= Geny Dignac =

American sculptor

Geny Dignac (Buenos Aires, 1932) is an American sculptor and environmental artist of Argentine birth.

== Biography ==
Born in Buenos Aires, Dignac moved to the Washington, D.C. area in 1954; she left in 1974 and settled in Arizona. Her art, much of which is created using fire and light as media, has been exhibited widely. She has lectured on the use of fire as an artistic medium, and worked with a metallurgist and the Naval Ordnance Laboratory to create works involving fire and nitinol alloys. Dignac lives in Phoenix, Arizona. She was married to José Bermudez; their son-in-law is the director Sam Pillsbury.

== Exhibitions ==
In 1968, one of her pieces was exhibited in the first show of E.A.T. which was held at the Museum of Modern Art and at the Brooklyn Museum in New York. Two of her fire sculptures were included in the "Earth, Air, Fire, and Water. Elements of Art" at the Museum of Fine Arts in Boston Massachusetts. Her solo exhibitions contain her works with fire and she has had various solo exhibitions. Her solo exhibitions include various types of her art ranging from drawing to sculptures and monuments. Her work is popular in the United States and abroad. She has been a part of group exhibitions in Medellin, Colombia, Antwerp, Belgium, New York City, Paris, France, Pamplona, Spain, Caracas, Venezuela, and San Juan, Puerto Rico. Since 1969, Geny Dignac has been expressing her use of fire in Art all over the United States and South America. She diffuses the concept of using the element of fire in her art by sharing her thoughts at many different schools and museums. She collaborated with a metallurgist and the Naval Ordnance Laboratory to create sculpture employing fire and nitinol alloys in 1971. R. Osuna and J.Y. Bermudez made her the subject of several films and videos during 1967 to 1980. Dignac wrote "Lightning is the gesture of the storm. Flames are the gesture of the fire. Fire is a magical element. Magical thinking is art" Her work can be found in private, public and corporate permanent collections.
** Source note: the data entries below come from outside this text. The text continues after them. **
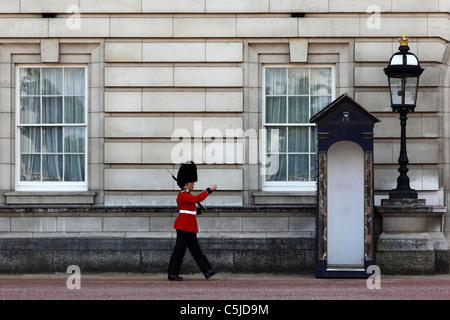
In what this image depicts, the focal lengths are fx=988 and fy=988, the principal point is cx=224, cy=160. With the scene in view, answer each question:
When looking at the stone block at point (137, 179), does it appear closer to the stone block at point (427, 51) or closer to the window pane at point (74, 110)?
the window pane at point (74, 110)

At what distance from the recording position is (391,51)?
1630cm

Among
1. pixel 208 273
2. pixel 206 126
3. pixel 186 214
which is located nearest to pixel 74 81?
pixel 206 126

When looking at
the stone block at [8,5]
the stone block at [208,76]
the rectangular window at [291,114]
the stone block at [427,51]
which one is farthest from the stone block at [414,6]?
the stone block at [8,5]

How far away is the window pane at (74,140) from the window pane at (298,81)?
3590mm

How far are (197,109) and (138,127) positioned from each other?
3.35 feet

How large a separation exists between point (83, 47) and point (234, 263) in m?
4.38

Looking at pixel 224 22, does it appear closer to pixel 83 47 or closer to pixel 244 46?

Most of the exhibitions her work is held at are Fundacio Joan Miró (Barcelona, Spain), Palazzo Dei Diamanti (Ferrara, Italy), La Tertulia Museum (Cali, Colombia), Museo del Banco Central del Ecuador (Guayaquil, Ecuador), and The Latinoamericano Art Foundation in San Juan, Puerto Rico. Her private collections are in USA, Italy, Germany, Spain, Argentina, Chile, Ecuador and Venezuela.

== Art works ==
Her art may be seen in numerous public, private, and corporate collections including that of the Fundació Joan Miró. Her projects include: "Sand Fire", "Fire Over Water" and "Forms of Fire in Mid-Air". She believes that her art should go beyond modern day art. Her most popular artworks include “3 Fire Gestures” 1970 held in Sand Hills, California,
“234 Gloves” at the Arcosanti Festival. Cordes Junction, Arizona, USA, Sarasota, Florida, USA and Boston, Mass, USA,
“South Arrow & La Casualidad” in Buenos Aires, Argentina, “Snow & Fire” in Oakton, Virginia, USA, “Drawing with Fire in Space” in Oakton, Virginia, USA, “Caroni and Orinoco Rivers” in Venezuela, “Sunrise” Apache Reservation in Arizona, USA, “Rio Salado” in Tempe, Arizona, USA, and "Conflagration-Iraq" in Phoenix, Arizona, USA.